**What to produce**
Please copy the records below from the line with "What item of" to the line with "1.20 meters", including both of those lines. Reproduce each line unchanged.
+ + + + +
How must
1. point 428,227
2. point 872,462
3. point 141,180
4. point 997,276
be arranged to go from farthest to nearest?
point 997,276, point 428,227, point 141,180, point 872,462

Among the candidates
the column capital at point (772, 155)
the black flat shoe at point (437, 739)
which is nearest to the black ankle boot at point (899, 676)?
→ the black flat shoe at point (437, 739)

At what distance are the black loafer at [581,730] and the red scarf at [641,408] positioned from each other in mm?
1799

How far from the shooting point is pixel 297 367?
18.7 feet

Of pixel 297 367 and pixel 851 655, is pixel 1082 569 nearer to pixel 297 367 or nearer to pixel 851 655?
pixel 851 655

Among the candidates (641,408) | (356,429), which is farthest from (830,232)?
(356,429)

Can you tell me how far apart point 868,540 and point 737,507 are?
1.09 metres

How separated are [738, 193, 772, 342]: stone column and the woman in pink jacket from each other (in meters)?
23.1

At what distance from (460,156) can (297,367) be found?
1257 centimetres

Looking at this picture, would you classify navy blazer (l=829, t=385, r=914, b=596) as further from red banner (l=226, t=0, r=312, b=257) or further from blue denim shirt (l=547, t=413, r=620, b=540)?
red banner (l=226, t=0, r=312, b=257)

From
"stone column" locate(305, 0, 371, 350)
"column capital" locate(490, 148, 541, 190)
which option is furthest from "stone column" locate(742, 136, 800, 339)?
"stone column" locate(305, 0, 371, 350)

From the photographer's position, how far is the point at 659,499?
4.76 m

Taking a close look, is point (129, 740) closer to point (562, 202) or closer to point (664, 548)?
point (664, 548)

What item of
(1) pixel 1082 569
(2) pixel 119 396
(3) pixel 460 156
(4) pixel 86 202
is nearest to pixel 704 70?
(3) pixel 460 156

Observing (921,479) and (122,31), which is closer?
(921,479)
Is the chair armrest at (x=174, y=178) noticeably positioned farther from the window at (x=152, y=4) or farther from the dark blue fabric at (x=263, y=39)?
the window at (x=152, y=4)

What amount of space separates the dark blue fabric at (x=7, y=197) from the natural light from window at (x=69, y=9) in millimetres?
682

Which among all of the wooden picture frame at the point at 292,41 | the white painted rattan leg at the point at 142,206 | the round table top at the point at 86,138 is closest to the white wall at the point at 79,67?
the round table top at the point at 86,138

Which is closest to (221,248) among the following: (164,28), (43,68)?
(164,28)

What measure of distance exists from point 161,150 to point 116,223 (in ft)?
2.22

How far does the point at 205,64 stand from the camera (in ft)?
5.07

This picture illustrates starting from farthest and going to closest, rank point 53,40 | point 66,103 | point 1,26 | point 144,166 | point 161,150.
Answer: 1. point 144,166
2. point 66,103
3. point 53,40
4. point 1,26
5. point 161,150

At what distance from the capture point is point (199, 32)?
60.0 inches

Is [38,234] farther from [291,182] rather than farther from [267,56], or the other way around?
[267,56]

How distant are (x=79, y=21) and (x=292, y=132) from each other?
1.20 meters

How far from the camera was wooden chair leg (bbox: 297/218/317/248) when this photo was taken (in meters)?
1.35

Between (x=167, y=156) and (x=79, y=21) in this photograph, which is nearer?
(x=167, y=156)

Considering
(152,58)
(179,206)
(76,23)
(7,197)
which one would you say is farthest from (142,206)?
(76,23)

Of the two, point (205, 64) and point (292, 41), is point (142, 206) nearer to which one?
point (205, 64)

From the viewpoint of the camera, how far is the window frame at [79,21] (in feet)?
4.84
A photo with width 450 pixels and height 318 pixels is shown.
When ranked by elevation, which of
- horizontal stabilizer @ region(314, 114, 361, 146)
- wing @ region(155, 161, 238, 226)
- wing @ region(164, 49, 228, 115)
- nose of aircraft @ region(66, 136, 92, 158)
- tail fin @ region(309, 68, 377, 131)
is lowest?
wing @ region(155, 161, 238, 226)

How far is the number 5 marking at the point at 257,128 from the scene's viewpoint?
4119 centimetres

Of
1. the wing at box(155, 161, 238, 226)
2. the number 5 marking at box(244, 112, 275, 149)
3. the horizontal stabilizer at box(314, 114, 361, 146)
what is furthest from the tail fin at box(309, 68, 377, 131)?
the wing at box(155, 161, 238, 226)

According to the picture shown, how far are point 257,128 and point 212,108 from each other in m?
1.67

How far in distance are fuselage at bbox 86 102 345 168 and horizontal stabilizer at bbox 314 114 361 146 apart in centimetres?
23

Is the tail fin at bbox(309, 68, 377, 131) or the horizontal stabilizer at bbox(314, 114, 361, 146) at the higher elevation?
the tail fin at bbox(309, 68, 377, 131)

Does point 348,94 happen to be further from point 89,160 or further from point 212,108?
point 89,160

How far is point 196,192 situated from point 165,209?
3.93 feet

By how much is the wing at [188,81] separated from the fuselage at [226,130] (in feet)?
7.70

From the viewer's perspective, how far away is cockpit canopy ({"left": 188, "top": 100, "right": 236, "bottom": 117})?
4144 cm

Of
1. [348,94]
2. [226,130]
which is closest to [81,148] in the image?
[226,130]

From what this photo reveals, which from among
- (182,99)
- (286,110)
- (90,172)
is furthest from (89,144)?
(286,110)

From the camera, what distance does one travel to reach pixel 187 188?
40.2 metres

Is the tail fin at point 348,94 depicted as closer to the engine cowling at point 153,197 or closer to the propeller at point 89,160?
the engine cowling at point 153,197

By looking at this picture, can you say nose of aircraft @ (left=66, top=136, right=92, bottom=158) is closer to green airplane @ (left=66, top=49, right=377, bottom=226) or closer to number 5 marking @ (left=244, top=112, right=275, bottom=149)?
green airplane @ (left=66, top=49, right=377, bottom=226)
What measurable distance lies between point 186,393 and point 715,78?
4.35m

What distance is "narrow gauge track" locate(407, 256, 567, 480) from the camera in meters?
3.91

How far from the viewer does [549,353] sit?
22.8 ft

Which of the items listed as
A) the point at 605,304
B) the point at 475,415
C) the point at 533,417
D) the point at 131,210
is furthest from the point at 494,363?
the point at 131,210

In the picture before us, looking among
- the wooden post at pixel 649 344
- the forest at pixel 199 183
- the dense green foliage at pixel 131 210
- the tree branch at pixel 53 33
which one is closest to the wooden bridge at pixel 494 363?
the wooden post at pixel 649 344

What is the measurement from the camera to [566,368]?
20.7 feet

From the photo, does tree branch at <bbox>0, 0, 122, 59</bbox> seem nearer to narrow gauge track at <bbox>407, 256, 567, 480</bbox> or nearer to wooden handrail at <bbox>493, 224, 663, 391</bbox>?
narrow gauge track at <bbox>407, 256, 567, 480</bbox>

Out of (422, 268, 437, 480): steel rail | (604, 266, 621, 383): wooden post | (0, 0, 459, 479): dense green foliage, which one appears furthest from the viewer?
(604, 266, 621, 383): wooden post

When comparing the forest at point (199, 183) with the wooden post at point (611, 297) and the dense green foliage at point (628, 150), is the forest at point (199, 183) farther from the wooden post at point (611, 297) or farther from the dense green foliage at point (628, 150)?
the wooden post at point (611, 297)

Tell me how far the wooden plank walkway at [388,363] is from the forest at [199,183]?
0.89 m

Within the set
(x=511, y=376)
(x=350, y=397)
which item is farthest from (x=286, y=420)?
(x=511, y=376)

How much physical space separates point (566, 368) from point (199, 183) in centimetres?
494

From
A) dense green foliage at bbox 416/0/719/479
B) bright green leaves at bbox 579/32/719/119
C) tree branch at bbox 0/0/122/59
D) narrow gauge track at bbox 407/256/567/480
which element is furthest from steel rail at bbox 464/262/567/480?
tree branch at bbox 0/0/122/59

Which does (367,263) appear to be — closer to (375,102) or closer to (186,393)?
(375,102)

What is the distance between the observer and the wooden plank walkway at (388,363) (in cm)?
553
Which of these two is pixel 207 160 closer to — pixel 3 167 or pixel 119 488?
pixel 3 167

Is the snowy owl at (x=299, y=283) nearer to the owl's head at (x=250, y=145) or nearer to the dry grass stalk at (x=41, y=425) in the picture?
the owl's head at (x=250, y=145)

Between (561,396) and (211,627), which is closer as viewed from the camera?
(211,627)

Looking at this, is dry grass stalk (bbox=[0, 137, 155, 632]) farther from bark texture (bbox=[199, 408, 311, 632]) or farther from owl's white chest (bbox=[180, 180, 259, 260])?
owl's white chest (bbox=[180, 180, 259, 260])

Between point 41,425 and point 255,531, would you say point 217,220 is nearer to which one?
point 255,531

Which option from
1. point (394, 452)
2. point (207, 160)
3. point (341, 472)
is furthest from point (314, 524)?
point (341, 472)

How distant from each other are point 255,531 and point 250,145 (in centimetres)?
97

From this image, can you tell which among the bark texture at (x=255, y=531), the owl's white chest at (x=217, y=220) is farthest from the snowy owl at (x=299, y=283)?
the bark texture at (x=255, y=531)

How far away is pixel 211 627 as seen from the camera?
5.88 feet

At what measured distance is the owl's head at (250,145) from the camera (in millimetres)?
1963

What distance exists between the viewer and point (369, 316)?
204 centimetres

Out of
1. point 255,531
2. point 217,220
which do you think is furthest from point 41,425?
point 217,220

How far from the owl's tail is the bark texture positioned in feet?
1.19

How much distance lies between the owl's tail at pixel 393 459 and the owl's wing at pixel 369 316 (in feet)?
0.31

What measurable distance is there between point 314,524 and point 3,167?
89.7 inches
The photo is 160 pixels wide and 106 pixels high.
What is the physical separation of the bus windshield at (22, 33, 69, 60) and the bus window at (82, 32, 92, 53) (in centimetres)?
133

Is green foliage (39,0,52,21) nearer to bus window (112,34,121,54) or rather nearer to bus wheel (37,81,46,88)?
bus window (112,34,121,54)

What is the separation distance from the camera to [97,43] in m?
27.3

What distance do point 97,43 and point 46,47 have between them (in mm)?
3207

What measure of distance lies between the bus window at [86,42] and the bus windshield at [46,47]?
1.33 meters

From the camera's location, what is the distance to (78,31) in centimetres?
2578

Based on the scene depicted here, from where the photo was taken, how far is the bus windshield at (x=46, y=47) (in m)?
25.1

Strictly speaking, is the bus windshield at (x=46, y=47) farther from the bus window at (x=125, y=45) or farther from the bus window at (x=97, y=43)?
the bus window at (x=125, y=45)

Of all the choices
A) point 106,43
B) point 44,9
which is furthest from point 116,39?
+ + + + +
**The solution**
What item of
(1) pixel 1082 569
(2) pixel 119 396
(3) pixel 460 156
(4) pixel 86 202
is nearest to pixel 704 70?
(3) pixel 460 156

Observing (921,479) and (122,31), which is closer?
(921,479)
Is the chair armrest at (x=174, y=178) noticeably positioned farther from the window at (x=152, y=4) or farther from the dark blue fabric at (x=263, y=39)?
the window at (x=152, y=4)

What amount of space separates the dark blue fabric at (x=7, y=197) from the natural light from window at (x=69, y=9) in millimetres?
682

Which among all of the wooden picture frame at the point at 292,41 | the white painted rattan leg at the point at 142,206 | the round table top at the point at 86,138 is closest to the white wall at the point at 79,67?
the round table top at the point at 86,138

Which is closest to (221,248) among the following: (164,28), (43,68)?
(164,28)

What measure of distance exists from point 161,150 to point 116,223 (in ft)?
2.22

How far does the point at 205,64 stand from the camera (in ft)?
5.07

This picture illustrates starting from farthest and going to closest, rank point 53,40 | point 66,103 | point 1,26 | point 144,166 | point 161,150.
Answer: 1. point 144,166
2. point 66,103
3. point 53,40
4. point 1,26
5. point 161,150

At what distance from the capture point is point (199, 32)?
60.0 inches

Is [38,234] farther from [291,182] rather than farther from [267,56], or the other way around?
[267,56]

How distant are (x=79, y=21) and (x=292, y=132) from each other?
1.20 meters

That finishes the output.